— Start Records for this task —

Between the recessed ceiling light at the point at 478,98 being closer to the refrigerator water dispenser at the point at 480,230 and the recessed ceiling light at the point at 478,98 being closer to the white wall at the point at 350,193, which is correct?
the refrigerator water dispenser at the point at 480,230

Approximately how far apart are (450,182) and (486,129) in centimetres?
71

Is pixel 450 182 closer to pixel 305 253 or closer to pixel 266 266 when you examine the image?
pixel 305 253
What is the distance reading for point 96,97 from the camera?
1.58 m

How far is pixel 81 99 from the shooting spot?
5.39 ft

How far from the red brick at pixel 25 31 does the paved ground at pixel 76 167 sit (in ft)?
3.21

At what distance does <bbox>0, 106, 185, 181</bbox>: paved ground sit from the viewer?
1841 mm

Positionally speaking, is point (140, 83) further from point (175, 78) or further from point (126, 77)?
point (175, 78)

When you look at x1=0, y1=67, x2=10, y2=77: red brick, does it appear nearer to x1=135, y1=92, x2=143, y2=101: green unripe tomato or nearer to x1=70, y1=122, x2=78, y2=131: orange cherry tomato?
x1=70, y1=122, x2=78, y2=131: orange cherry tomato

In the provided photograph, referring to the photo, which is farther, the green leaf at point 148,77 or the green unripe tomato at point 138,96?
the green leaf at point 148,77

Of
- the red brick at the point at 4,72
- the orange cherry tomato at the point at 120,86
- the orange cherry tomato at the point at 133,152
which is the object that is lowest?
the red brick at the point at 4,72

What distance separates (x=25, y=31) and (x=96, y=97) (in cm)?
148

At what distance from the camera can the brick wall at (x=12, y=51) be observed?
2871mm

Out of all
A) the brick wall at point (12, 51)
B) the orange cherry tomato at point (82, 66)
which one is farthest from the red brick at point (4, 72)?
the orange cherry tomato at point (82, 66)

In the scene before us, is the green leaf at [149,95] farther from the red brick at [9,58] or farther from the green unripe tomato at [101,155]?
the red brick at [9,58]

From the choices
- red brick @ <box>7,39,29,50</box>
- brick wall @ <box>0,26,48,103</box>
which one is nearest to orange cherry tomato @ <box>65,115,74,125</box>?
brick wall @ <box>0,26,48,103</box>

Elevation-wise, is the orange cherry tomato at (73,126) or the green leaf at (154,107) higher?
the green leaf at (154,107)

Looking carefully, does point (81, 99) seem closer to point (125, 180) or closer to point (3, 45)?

— End Records for this task —

Problem requirements:
Reproduce the material verbatim from the line containing "When you look" through the end of the material, including both of those lines.

Solution to this exercise:
When you look at x1=0, y1=67, x2=10, y2=77: red brick, does it appear nearer to x1=135, y1=92, x2=143, y2=101: green unripe tomato or nearer to x1=70, y1=122, x2=78, y2=131: orange cherry tomato?
x1=70, y1=122, x2=78, y2=131: orange cherry tomato

In the provided photograph, referring to the photo, which is farther, the green leaf at point 148,77 or the green unripe tomato at point 138,96?
the green leaf at point 148,77

Of
- the red brick at the point at 4,72
- the orange cherry tomato at the point at 120,86
- the orange cherry tomato at the point at 133,152
which is the object that is lowest?
the red brick at the point at 4,72

What distance separates (x=25, y=31) and (x=96, y=97) (in cm)?
148

At what distance from the camera can the brick wall at (x=12, y=51) be observed?
2871mm

Out of all
A) the brick wall at point (12, 51)
B) the orange cherry tomato at point (82, 66)
which one is farthest from the red brick at point (4, 72)?
the orange cherry tomato at point (82, 66)

In the scene before us, is the green leaf at [149,95] farther from the red brick at [9,58] or farther from the green unripe tomato at [101,155]?
the red brick at [9,58]

From the choices
- red brick @ <box>7,39,29,50</box>
- brick wall @ <box>0,26,48,103</box>
which one is nearest to orange cherry tomato @ <box>65,115,74,125</box>?
brick wall @ <box>0,26,48,103</box>

Elevation-wise, is the orange cherry tomato at (73,126) or the green leaf at (154,107) higher?
the green leaf at (154,107)

Looking carefully, does point (81, 99) seem closer to point (125, 180) or closer to point (3, 45)?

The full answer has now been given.